A scientific study conducted by researchers at Argentine animal-nutrition company Coneco, in conjunction with meat processing companies Quickfood/Marfrig Group, has resulted in a new category of classification for cattle, called MEJ (young intact male), Coneco announced in a news release.
Conducted at a Conecar feedlot, the study’s objective was to accelerate the production cycle, improve efficiency and increase the supply of quality meat for domestic consumption in Argentina and for export. Quickfood/Marfrig concurrently launched the MEJ Impulse program for the production of non-castrated young male cattle.
The project, which took nearly a year to complete, involved the use of different breeds of cattle, including Braford, Hereford and Holstein Argentino, which were intact males with higher rates of daily weight gain and more efficient feed conversions than castrated males.
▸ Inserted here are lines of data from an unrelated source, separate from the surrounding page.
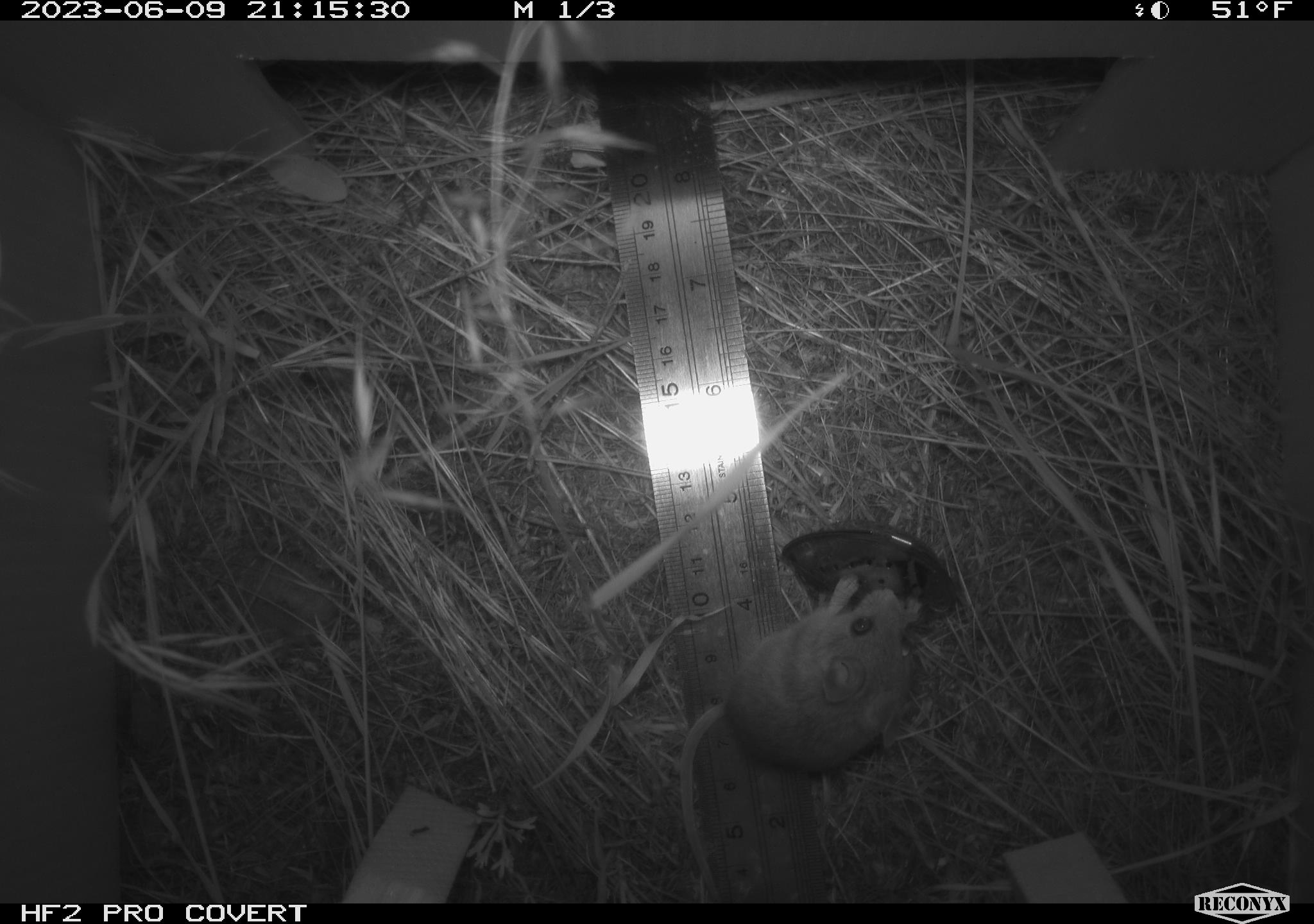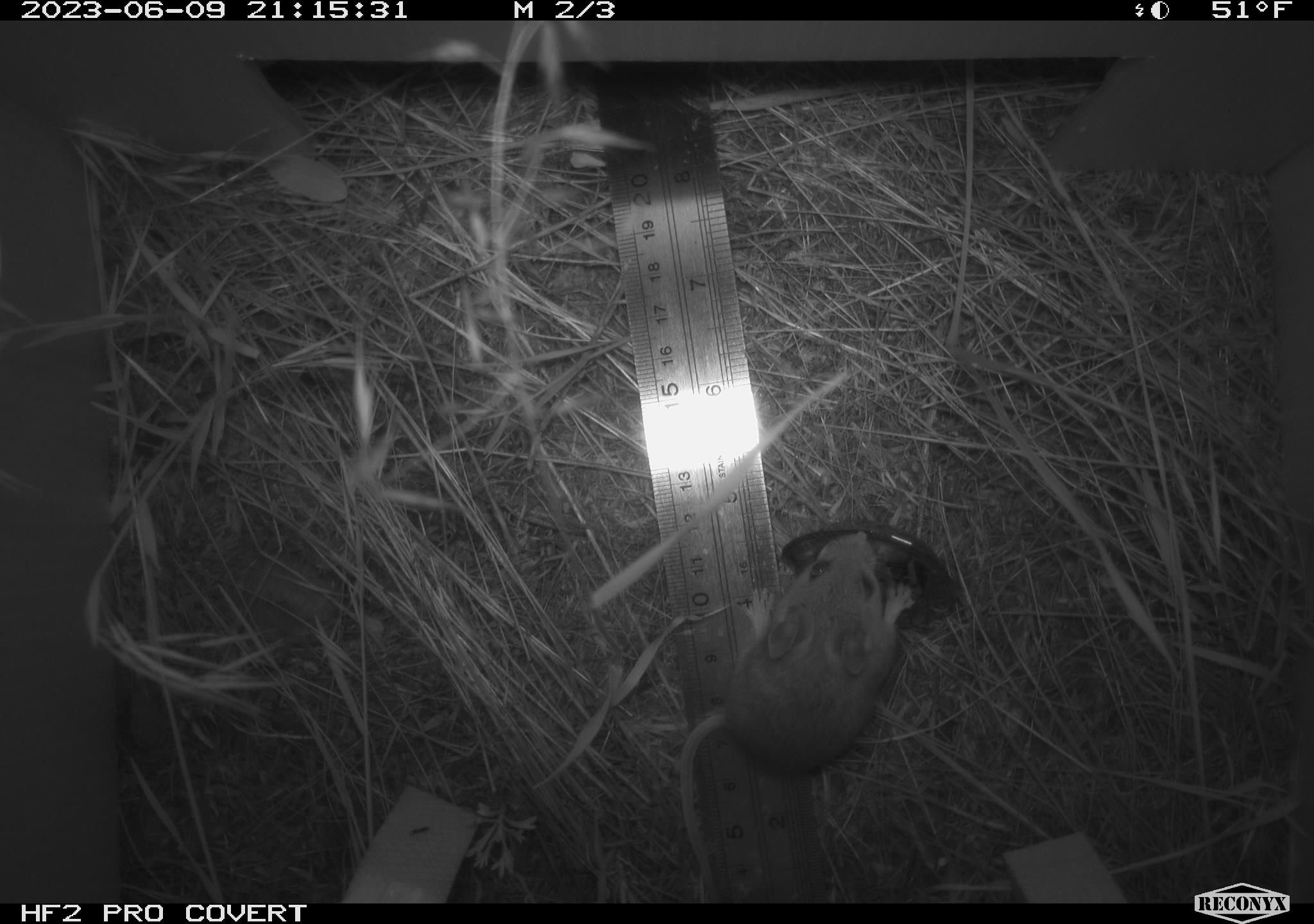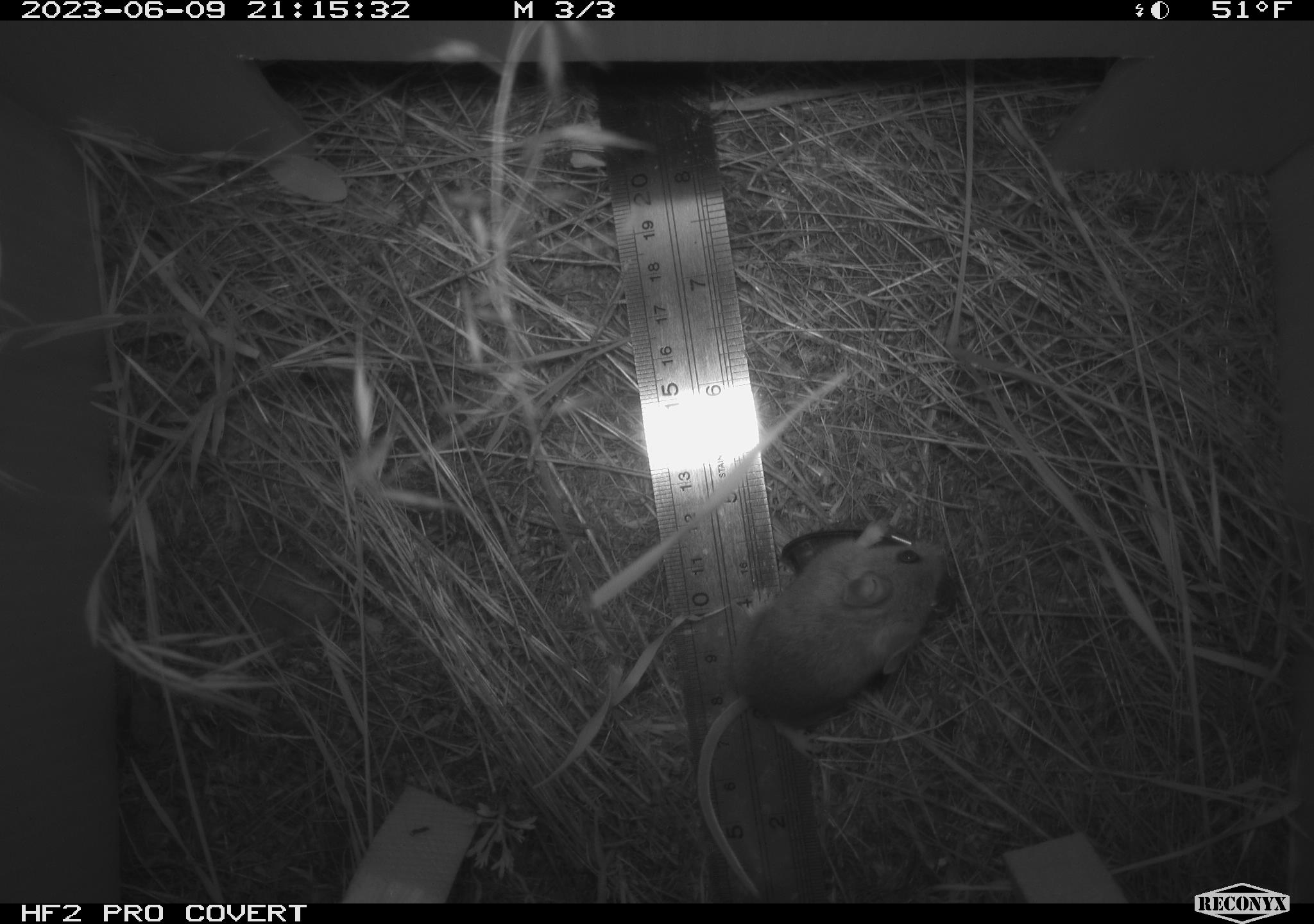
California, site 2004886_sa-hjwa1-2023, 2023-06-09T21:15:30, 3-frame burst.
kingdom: Animalia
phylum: Chordata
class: Mammalia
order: Rodentia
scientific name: Rodentia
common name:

All animals were slaughtered to study teeth to confirm age (under 24 months). The quality characteristics of the cuts obtained from intact males were comparable to those of the best steers, and their yield was superior.
The creation of this category allows the use of a product in a currently untapped market of cattle, generating more meat per unit area and higher yields per unit dressing. Roberto Guercetti, president of Conecar, said this is "a great contribution to agriculture in Argentina, in a very difficult time for the industry."
Argentina’s agriculture department allowed the study after a request submitted by Quickfood/Marfrig to include the MEF category among all cattle breeds slaughtered under federal inspection.